I'm not into 3D printing, so I don't know what a MK1 bed is. Is this the part with the resistive heater?
You say that you have a 12 VDC, 30 A power supply, so I am guessing that the heating element is rated 360 watts or less and rated for 12 V operation.
If all the above is true, then I agree with rdhem2 that a PID controller with a SSR (solid state relay) is the way to go. Controllers and SSRs that I have recently bought in this range were a little more expensive than what rdhem2 quotes, but not a lot. You could use either a thermocouple or an RTD (resistive temp device) to measure the temp. If super accuracy is not required, the thermocouple is probably slightly lower cost. The biggest issue with either temp sensor is that it be firmly connected to the heating platen such that the temp sensor quickly responds to heat being added by the heating element.

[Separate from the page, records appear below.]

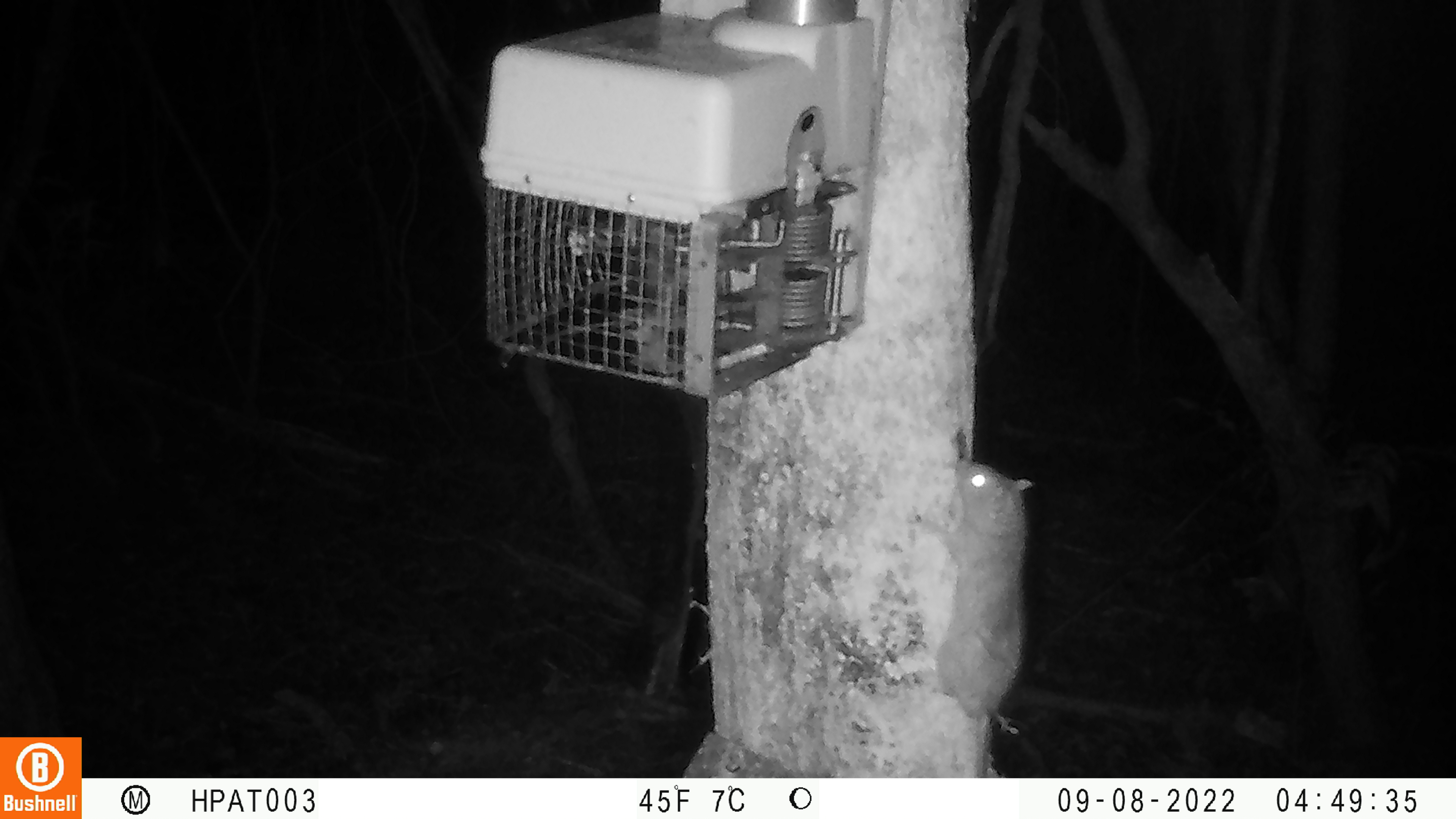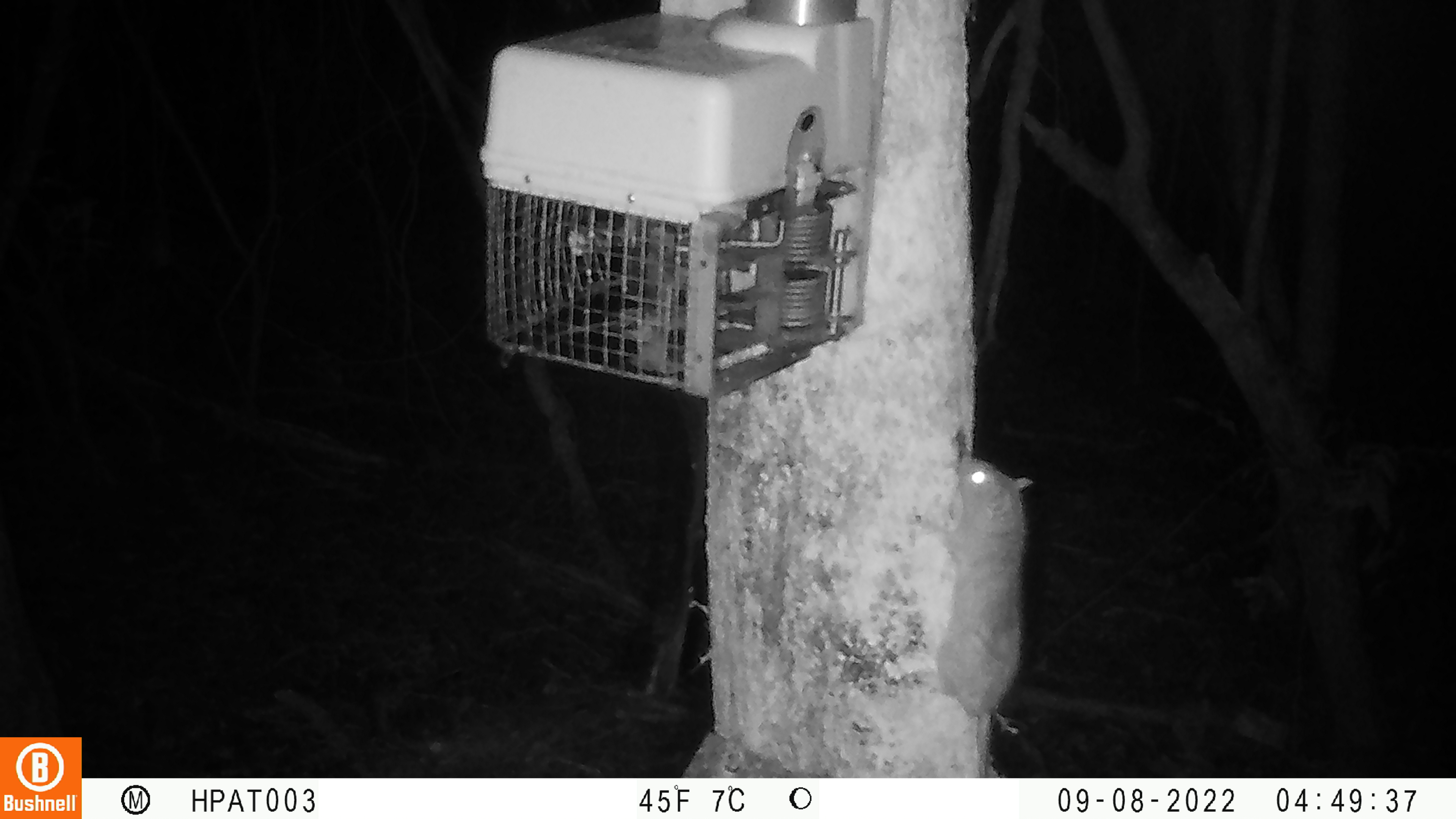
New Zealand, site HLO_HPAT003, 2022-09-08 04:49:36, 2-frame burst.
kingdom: Animalia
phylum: Chordata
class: Mammalia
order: Rodentia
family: Muridae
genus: Rattus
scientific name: Rattus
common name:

For those that may not be familiar with PIDs and SSRs, here's a quick and dirty summary.
PID Controller
The PID controller (short for proportional, integral, derivative), continuously compares the "process variable" (in this case the temp output of the t-couple) to the "set point" (the temp you want to maintain). The controller comes up with an "error" which is either + or - relative to set point. The controller does some fancy math and spits out an "output" (usually expressed in 0-100% output). The "output" is then passed on to the SSR which actually controls the power current. The desirable feature of the PID controller is that, properly tuned, it can reduce the "error" to zero and hold constant temperature on the process. The PID controller can also be tuned to react to expected process upsets, and to quickly return the error to zero.
SSR
Electrical power to the process is typically switched on and off at a certain cycle time, say 10 seconds ( but you can pick other cycle times). So, when the PID says give me 100% power, the SSR remains ON for 10 sec out of 10 sec. When the PID calls for 50% power, the SSR is on for the first 5 sec and off for the next 5 sec. For 10% power, it's on for 1 sec and off for 9 sec. In the old days, this cycling was done by mercury displacement relays, because regular power contactors did not hold up well with constant cycling. With the advent of modern, low-cost, solid state devices, SSRs have replaced mercury relays (good thing because the mercury in the old relays is considered hazardous waste). One thing to keep in mind is that SSRs usually require an aluminum "cooling fin" assembly upon which the SSR is mounted. The SSR is a solid state device, so it gets warm as it operates. Usually you have to buy the cooling thing separate from the SSR, although some smaller SSRs have the cooling fin already attached. Likewise, the control enclosure for the SSR has to have some ventilation or other means to release the heat generated by the SSR.
Keep us posted,
Terry S